• Carregando...

O Brasil ainda terá de esperar pelo menos mais dois anos para reduzir a dependência do gás boliviano e garantir o abastecimento do produto. Especialistas ouvidos pelo G1 disseram que a Petrobras está buscando alternativas ao gás do país vizinho desde 2003, mas que será necessário esperar até 2010 por resultados concretos desse movimento.

Na terça-feira (30), a Petrobras reduziu o fornecimento para distribuidoras do Rio de Janeiro e São Paulo, que atendem a indústria e postos de combustível, para suprir a necessidade das usinas termelétricas. A estatal voltou atrás após decisão da Justiça.

Entretanto, a medida deixou claro que a empresa tem problemas para atender toda a demanda pelo produto. As usinas térmicas estão trabalhando com maior carga para suprir a produção das usinas hidrelétricas, afetadas pela estiagem e pelo nível mais baixo dos rios em algumas regiões do país - entretanto, a redução do envio de gás às distribuidoras mostrou que a estatal não tem como atender ambos os mercados neste momento.

Problema energético

A Petrobras, dizem analistas em energia, sabe que o problema existe. "O Brasil começou a se preocupar a partir da primeira crise com a Bolívia (por volta de 2003). Entre se preocupar e colocar em curso um processo de exploração, tem todo um leque temporal, de no mínimo sete anos", afirma Alexandre Szklo, professor do programa de planejamento energético da Coppe, da Universidade Federal do Rio de Janeiro (UFRJ).

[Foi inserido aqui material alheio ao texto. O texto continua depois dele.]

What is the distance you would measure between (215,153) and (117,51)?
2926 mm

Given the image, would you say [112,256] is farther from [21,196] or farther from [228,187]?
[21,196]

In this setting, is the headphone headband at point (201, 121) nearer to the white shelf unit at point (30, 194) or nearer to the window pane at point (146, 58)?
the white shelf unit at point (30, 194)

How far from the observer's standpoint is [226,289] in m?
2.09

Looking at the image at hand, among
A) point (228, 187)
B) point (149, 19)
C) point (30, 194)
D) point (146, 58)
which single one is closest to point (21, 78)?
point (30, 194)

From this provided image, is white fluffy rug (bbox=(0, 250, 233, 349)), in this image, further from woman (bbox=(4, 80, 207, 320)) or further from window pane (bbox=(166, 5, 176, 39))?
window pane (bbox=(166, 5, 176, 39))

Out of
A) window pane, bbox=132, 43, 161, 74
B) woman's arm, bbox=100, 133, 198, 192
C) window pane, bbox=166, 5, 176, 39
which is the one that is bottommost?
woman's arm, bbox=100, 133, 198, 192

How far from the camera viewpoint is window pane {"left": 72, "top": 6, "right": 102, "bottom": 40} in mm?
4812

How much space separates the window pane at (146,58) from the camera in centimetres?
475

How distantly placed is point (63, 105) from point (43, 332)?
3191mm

O diretor do Centro Brasileiro de Infra-Estrutura (CBIE), Adriano Pires, também prevê que o ajuste no setor se complete a partir de 2010 - "quando a produção doméstica aumentar e quando a Petrobras construir duas plantas de GNL" - e diz que há muito tempo já se vive um "racionamento branco" no país.

"O sistema estava se virando com as hidrelétricas. De um ano para cá, os reservatórios estão diminuindo e o país voltou a crescer. O sistema começou a pressionar a Petrobras para dar prioridade do uso do gás para as térmicas. Os reservatórios estão mais baixos, o governo teme um racionamento no setor elétrico e, para evitar isso, faz o racionamento no mercado de gás", explica Pires.

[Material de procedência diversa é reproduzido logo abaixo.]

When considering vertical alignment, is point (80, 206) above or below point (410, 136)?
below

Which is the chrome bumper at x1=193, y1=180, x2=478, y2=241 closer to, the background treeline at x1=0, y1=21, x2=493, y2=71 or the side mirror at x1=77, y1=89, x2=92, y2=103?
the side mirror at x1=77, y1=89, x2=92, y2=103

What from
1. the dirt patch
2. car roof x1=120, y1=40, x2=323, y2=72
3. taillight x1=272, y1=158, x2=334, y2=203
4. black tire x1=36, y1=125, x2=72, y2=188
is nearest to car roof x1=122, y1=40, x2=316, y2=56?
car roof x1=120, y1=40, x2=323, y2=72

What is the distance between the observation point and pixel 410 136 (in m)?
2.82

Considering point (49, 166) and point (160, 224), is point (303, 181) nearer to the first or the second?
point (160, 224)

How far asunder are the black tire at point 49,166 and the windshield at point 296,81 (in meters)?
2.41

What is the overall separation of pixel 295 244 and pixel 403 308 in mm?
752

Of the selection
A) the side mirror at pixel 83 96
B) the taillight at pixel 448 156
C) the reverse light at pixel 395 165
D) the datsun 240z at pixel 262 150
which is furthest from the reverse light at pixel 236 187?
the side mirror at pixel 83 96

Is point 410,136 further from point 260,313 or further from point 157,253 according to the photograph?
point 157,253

A previsão é mais otimista na visão conjuntural, ou seja, quando o problema é visto com foco neste momento específico, em que o país passa por um período de estiagem. "No médio prazo, talvez não seja um grande problema porque agora vai começar o período úmido, e a tendência é que a estiagem se escasseie", diz Szklo.

Falta de planejamento

Aumento no consumo e dependência do gás boliviano podem explicar a crise no fornecimento de gás. Para Adriano Pires, faltou planejamento ao governo, que priorizou a auto-suficiência em petróleo. "Todos os investimentos em gás foram adiados ou atrasados."

"O governo errou quando percebeu que o consumo estava aumentando muito e quando deixou que 50% do consumo de gás no Brasil viesse da Bolívia. Ao perceber que o consumo aumentava muito, deveria ter investido para aumentar a produção doméstica e encontrar outras fontes de importação", afirma.

Atualmente, segundo o consultor, 55% da produção de gás no Brasil vão para o consumo das térmicas, da indústria, automóveis e residências. O restante é utilizado na produção de petróleo. O consumo brasileiro, de 58 milhões de metros cúbicos por dia, afirma Pires, é complementado com o gás boliviano.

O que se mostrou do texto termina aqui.